One day when I was a kid my dad brought home a roll of newsprint. I soon set about creating newspaper pages with a pencil, imagining sports gamers featuring my stuffed animals. I used other sheets to draw a map of the area lakes near our Minnesota cabin. When the newsprint ran out, I switched to making “magazines,” typing in WordPerfect.
For a fourth-grade project, I made especially nice newspaper pages about the year 1961 (we Fargo, N.D., natives are proud of Roger Maris’ 61 home runs that year), again using pencil but also pasting in photocopied pictures from encyclopedias.
Fast-forward a few decades and I’ve refined the technical side of my skills beyond pencil-and-newsprint-scraps. I’ve worked steadily as an award-winning writer, editor and designer. I’ve made additional contributions in videography, photography, web editing and social media. I write almost daily for my arts and entertainment blog.
I graduated from North Dakota State University and learned as much on the Spectrum newspaper staff as I did in the classroom. I still have a T-shirt that lists memorable quotes from each staffer. For my entry, it says “Can we have bigger papers?”
My career has coincided with the rise of digital media. At NDSU, I started the A&E Newsletter to contain the arts coverage I couldn’t fit in my print section. I was the first to try interactive polls at the Brainerd (Minn.) Dispatch, and I wrote a blog for the Sedalia (Mo.) Democrat – the only blogger other than the editor. Nowadays, I refine my personal blog’s design, and interact with readers on Facebook and Twitter.
“Backpack journalism” was an industry buzzword at the time of my Sedalia job, and I fit the definition. My editor, Bob Satnan, called me a “five-tool player” (borrowing a baseball term) because I could write, edit, design pages, shoot photos and shoot video. When I was the lone Saturday news-desk reporter, I did all of those things for the front-page feature for the next print edition, while also publishing everything to the web.
A more pressure-packed – but equally satisfying – part of that job was working the sports copy desk and manning the phone and email as game results came in from coaches. In addition to preparing my own prep roundup and reporters’ copy for print, I also quickly posted the results to the web, and sent out scores via our text service for subscribers. I did this in the few hours between shooting the first half of the big local game and editing and posting the highlight package after the print edition was sent to the press. I also wrote the TV-style script for the voiceover audio to be recorded by the sports reporter.

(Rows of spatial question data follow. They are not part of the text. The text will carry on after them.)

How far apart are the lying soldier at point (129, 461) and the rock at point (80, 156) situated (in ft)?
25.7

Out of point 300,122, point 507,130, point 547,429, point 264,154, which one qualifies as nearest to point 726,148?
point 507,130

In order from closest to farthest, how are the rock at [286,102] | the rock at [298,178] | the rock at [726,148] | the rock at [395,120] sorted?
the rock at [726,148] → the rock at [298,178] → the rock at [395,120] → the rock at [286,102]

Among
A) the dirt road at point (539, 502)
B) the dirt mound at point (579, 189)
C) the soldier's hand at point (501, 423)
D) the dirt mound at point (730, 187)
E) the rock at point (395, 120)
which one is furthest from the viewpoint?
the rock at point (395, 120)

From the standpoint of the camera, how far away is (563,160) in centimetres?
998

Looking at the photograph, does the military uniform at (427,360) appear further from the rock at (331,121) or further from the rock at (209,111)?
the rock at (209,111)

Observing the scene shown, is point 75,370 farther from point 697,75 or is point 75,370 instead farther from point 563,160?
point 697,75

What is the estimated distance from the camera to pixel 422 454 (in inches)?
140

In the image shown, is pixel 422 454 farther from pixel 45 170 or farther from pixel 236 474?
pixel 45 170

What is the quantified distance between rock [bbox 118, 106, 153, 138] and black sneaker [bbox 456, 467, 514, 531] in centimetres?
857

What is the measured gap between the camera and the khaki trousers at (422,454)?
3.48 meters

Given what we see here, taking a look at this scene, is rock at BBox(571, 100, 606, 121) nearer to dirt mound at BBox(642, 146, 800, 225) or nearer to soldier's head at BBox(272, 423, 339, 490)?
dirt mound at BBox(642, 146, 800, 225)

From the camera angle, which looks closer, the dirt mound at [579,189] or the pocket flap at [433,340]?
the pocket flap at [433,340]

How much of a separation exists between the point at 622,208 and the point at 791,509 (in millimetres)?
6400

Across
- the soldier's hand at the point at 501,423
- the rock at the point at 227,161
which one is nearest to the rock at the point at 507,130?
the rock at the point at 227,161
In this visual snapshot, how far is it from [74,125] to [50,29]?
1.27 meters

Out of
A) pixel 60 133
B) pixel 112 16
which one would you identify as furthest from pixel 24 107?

Other employers have given me more specific job duties. At the Panama City (Fla.) News Herald hub, I was the lead sports copy editor and page designer for the Northwest Florida Daily News of Fort Walton Beach. This job called for creative pages (such as for our college football GameDay tab) but also deadline-pressure work. I’d get a high school football gamer – cranked out by the reporter and sent minutes after the final horn – and quickly clean it up (along with the photos) and send it off.
In my job at the McClatchy Publishing Center, the goals were speed and efficiencies. My primary task on the assembly line toward producing newspapers for our 27 clients was packaging and editing Associated Press stories and photos, some for all clients, some for specific ones. I also served as a “finisher,” the last line of defense who cleans up a package (story, photos, captions, infoboxes, etc.) so it’s ready for publication.
Whether serving as a lone backpack journalist or as a cog in a team effort, I enjoy the feeling of producing quality print and web products at the end of the day. It’s sometimes creatively fulfilling, sometimes a matter of getting the job done cleanly and accurately.
One thing hasn’t changed through all my jobs: “Writer,” “editor” and “designer” are identity traits for me as much as they are professional titles.